Architecture Overview


Storage Layers

1. PostgreSQL (Metadata Only)

Store in messages table:

  • message_id, org_id, status, from, to, subject
  • created_at, sent_at, delivered_at
  • template_id, domain_id
  • content_s3_key (reference to S3)
  • content_available (boolean flag)

Benefits:

  • Fast queries for dashboards and filtering
  • Small database size (metadata is ~1KB vs 10KB+ for content)
  • Easy to keep metadata longer than content (for analytics)
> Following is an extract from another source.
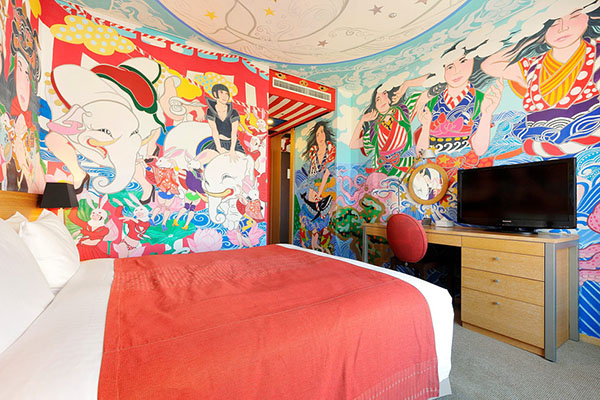 park-hotel-tokyo-hand-painted-rooms-by-japanese-artists-02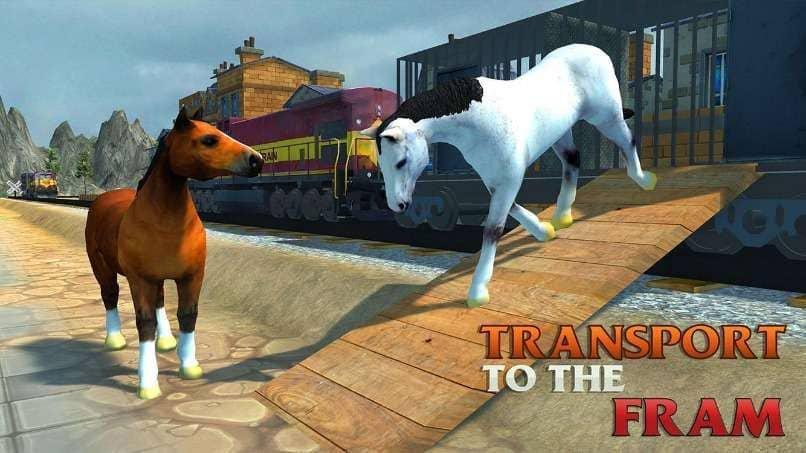caballos blanco cafe bajando tren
2. Object Storage (S3/MinIO) - Message Content

Store full message content:

{
"message_id": "msg_123",
"html": "<html>...</html>",
"text": "Plain text version",
"attachments": [...],
"headers": {...},
"variables": {...}
}

Path structure: messages/{org_id}/{year}/{month}/{day}/{message_id}.json.gz

Benefits:

  • Cheap storage ($0.023/GB/month on S3 vs $0.10+/GB for RDS)
  • Compression reduces size by 70-90%
  • Easy retention with S3 lifecycle policies
  • No database performance impact

3. Tier-Based Retention Policy

TierContent RetentionMetadata Retention
Free7 days30 days
Basic30 days90 days
Pro90 days1 year
Enterprise1 year+Unlimited

Implementation:

  • Set S3 lifecycle rules per organization folder
  • Background job marks content_available = false when content expires
  • UI shows "Content expired per retention policy" for old messages
  • Keep metadata for analytics (delivery rates, trends) even after content deletion

Message Access Flow

Writing Messages

// 1. Save metadata to SQL
const message = await prisma.message.create({
data: { ...metadata, content_available: true }
})

// 2. Upload content to S3 (async, non-blocking)
await s3.putObject({
Bucket: 'postchi-messages',
Key: `messages/${orgId}/${year}/${month}/${day}/${messageId}.json.gz`,
Body: gzip(JSON.stringify(content))
})

Reading Messages

// 1. Get metadata from SQL (fast)
const message = await prisma.message.findUnique({ where: { id } })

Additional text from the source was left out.